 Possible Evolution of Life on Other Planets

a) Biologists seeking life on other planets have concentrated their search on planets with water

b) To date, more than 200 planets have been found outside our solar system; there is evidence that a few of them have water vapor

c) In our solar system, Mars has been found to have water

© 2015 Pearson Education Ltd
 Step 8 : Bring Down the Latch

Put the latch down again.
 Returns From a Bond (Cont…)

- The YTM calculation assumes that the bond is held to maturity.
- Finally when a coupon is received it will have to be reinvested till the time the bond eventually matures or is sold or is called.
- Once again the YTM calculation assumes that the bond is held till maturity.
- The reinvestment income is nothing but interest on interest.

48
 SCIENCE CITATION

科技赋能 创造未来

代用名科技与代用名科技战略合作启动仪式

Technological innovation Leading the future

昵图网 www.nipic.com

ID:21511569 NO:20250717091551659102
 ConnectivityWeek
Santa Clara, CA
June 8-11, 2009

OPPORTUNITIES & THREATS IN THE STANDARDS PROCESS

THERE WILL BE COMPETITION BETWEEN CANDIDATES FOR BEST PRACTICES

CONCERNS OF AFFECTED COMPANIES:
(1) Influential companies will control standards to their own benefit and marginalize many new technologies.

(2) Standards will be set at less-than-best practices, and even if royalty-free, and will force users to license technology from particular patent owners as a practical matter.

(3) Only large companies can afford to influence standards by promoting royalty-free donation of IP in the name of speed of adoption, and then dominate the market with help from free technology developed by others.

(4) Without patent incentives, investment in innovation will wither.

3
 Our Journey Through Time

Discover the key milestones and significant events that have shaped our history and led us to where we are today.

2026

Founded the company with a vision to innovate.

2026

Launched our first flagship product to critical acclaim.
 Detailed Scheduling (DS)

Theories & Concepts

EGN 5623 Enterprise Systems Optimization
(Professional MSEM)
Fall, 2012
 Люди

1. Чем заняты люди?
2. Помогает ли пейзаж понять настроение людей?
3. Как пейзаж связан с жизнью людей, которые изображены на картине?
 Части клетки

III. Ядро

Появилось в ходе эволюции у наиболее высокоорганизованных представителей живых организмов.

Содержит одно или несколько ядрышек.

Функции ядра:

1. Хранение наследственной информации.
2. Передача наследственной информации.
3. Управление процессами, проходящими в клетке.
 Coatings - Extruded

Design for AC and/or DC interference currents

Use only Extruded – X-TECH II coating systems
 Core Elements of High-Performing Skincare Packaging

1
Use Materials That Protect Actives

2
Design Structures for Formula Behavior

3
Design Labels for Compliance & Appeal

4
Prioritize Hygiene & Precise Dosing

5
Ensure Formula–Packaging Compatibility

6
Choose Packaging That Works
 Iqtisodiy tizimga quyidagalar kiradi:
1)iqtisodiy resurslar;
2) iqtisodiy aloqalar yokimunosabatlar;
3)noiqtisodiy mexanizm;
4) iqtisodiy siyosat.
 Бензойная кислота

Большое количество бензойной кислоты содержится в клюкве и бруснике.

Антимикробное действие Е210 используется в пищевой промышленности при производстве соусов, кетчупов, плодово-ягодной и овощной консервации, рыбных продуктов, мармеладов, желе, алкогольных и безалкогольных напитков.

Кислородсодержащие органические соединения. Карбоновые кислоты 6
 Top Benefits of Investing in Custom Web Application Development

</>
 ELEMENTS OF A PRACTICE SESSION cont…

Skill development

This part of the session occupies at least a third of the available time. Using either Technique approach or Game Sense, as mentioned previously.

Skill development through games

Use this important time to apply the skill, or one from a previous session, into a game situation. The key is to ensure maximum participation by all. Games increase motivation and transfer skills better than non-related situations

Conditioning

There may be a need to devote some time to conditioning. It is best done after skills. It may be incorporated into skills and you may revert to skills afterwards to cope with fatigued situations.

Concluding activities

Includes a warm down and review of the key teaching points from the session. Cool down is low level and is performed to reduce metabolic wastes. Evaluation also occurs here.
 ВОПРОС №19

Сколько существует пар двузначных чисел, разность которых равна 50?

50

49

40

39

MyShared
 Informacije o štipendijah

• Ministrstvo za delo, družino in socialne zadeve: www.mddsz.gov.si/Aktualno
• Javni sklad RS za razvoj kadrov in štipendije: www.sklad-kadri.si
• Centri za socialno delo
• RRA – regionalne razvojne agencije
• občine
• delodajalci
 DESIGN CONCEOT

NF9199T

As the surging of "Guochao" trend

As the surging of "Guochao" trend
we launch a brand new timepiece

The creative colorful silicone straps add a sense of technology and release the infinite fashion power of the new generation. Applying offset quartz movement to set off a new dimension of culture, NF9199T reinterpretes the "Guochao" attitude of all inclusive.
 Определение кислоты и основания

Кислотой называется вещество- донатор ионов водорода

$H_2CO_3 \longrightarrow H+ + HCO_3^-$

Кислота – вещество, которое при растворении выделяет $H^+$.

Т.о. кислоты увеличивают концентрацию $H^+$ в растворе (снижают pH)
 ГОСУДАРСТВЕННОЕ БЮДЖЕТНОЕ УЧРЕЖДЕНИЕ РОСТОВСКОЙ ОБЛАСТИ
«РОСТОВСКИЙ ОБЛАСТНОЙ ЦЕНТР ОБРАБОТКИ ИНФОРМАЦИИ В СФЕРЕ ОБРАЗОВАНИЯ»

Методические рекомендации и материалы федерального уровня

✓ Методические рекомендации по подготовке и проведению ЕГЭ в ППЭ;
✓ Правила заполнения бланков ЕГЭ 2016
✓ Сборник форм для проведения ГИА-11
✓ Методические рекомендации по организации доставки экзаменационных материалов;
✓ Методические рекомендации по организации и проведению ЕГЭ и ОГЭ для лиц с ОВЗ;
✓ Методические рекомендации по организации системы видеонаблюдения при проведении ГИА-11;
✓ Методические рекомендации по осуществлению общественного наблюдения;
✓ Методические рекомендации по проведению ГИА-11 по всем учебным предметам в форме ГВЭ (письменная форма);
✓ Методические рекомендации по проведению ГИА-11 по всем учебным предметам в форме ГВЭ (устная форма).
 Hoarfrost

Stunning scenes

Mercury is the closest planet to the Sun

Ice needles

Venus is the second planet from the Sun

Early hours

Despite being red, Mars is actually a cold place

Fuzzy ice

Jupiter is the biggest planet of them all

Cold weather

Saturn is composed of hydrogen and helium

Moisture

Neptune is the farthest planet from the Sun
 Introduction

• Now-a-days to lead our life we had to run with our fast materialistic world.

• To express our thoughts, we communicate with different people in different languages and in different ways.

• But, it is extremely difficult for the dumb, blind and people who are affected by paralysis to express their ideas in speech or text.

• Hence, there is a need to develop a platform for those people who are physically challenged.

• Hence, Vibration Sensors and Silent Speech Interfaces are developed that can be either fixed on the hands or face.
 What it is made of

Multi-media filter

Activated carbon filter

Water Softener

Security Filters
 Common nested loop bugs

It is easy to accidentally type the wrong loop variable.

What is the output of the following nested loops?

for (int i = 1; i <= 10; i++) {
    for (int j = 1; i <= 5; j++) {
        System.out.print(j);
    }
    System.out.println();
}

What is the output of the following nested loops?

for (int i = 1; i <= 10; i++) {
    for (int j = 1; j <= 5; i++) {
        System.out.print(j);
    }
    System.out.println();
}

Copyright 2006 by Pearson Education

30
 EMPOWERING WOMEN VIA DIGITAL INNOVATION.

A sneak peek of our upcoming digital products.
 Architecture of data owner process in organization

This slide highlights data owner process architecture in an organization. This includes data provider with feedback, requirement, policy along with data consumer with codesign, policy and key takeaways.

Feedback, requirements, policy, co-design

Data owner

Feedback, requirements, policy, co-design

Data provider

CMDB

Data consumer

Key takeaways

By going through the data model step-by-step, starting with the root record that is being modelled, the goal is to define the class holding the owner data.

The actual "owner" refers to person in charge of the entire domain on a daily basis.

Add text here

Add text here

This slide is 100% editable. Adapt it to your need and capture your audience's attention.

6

## Task to carry out:
From the records above, print only the lines between the one holding "Большое количество бензойной" and the one holding "Антимикробное действие Е210", inclusive, exactly as they stand.

## Task answer:
Большое количество бензойной кислоты содержится в клюкве и бруснике.

Антимикробное действие Е210 используется в пищевой промышленности при производстве соусов, кетчупов, плодово-ягодной и овощной консервации, рыбных продуктов, мармеладов, желе, алкогольных и безалкогольных напитков.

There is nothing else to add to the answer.